You are viewing a plain text version of this content. The canonical link for it is here.

Posted to user@spark.apache.org by Rares Vernica <rv...@gmail.com> on 2015/03/06 19:37:03 UTC

takeSample triggers 2 jobs

Hello,

I am using takeSample from the Scala Spark 1.2.1 shell:

scala> sc.textFile("README.md").takeSample(false, 3)


and I notice that two jobs are generated on the Spark Jobs page:

Job Id Description
1 takeSample at <console>:13
0  takeSample at <console>:13


Any ideas why the two jobs are needed?

Thanks!
Rares

Re: takeSample triggers 2 jobs

Posted by Denny Lee <de...@gmail.com>.

Hi Rares,

If you dig into the descriptions for the two jobs, it will probably return
something like:

Job ID: 1
org.apache.spark.rdd.RDD.takeSample(RDD.scala:447)
$line41.$read$$iwC$$iwC$$iwC$$iwC$$iwC$$iwC$$iwC$$iwC.<init>(<console>:22)
...

Job ID: 0
org.apache.spark.rdd.RDD.takeSample(RDD.scala:428)
$line41.$read$$iwC$$iwC$$iwC$$iwC$$iwC$$iwC$$iwC$$iwC.<init>(<console>:22)
...

The code for Spark from the git copy of master at:
https://github.com/apache/spark/blob/master/core/src/main/scala/org/apache/spark/rdd/RDD.scala

Basically, line 428 refers to
val initialCount = this.count()

» **The tasks**
1. In the Spark takeSample thread, transcribe the part that begins with the words containing "Job Id Description" and ends with "Denny Lee <de...@gmail.com>.".
2. Go on with the Spark takeSample thread from the point where it stops.

Spatial questions based on scenes

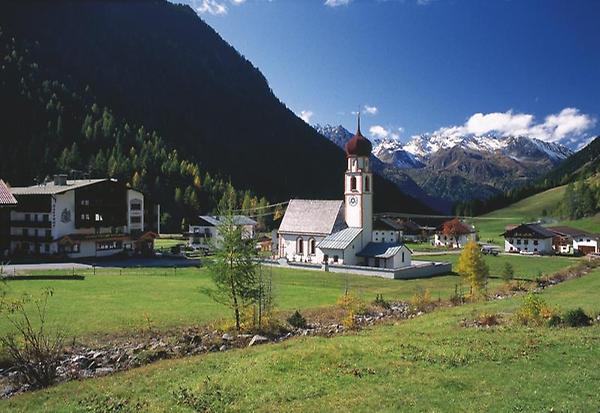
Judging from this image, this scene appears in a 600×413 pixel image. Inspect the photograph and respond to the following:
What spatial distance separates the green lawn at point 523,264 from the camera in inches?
2522

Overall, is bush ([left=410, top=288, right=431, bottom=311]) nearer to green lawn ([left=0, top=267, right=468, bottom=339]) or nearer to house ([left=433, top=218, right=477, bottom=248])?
green lawn ([left=0, top=267, right=468, bottom=339])

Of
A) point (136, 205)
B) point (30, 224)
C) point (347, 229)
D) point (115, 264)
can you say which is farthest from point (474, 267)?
point (136, 205)

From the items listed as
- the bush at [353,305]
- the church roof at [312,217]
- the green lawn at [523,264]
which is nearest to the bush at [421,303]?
the bush at [353,305]

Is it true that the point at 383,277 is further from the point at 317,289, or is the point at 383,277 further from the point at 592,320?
the point at 592,320

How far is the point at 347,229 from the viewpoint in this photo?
229 ft

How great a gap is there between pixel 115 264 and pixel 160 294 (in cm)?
2672

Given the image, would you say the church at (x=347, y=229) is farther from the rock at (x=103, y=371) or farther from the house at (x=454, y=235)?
the house at (x=454, y=235)

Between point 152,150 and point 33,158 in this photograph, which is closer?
point 33,158

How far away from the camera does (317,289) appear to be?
48.2 meters

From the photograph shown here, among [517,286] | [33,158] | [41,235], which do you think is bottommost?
[517,286]

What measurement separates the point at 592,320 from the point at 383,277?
29.8m

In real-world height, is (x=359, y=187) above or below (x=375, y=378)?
above

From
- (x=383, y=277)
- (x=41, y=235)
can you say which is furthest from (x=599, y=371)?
(x=41, y=235)

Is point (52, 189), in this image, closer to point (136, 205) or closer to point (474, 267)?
point (136, 205)
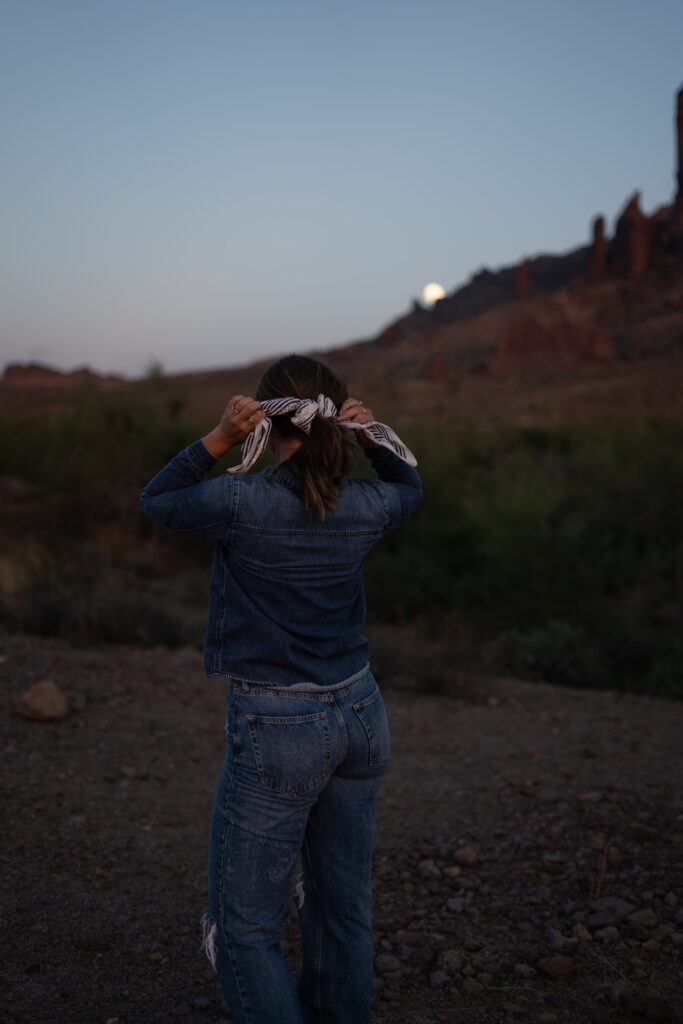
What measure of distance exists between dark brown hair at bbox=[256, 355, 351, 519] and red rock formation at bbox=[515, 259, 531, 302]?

» **Results**
1.
Job Id Description
1 takeSample at <console>:13
0  takeSample at <console>:13


Any ideas why the two jobs are needed?

Thanks!
Rares

Re: takeSample triggers 2 jobs

Posted by Denny Lee <de...@gmail.com>.

2.
And liine 447 refers to
var samples = this.sample(withReplacement, fraction,
rand.nextInt()).collect()

Basically, the first job is getting the count so you can do the second job
which is to generate the samples.

HTH!
Denny




On Fri, Mar 6, 2015 at 10:44 AM Rares Vernica <rv...@gmail.com> wrote:

> Hello,
>
> I am using takeSample from the Scala Spark 1.2.1 shell:
>
> scala> sc.textFile("README.md").takeSample(false, 3)
>
>
> and I notice that two jobs are generated on the Spark Jobs page:
>
> Job Id Description
> 1 takeSample at <console>:13
> 0  takeSample at <console>:13
>
>
> Any ideas why the two jobs are needed?
>
> Thanks!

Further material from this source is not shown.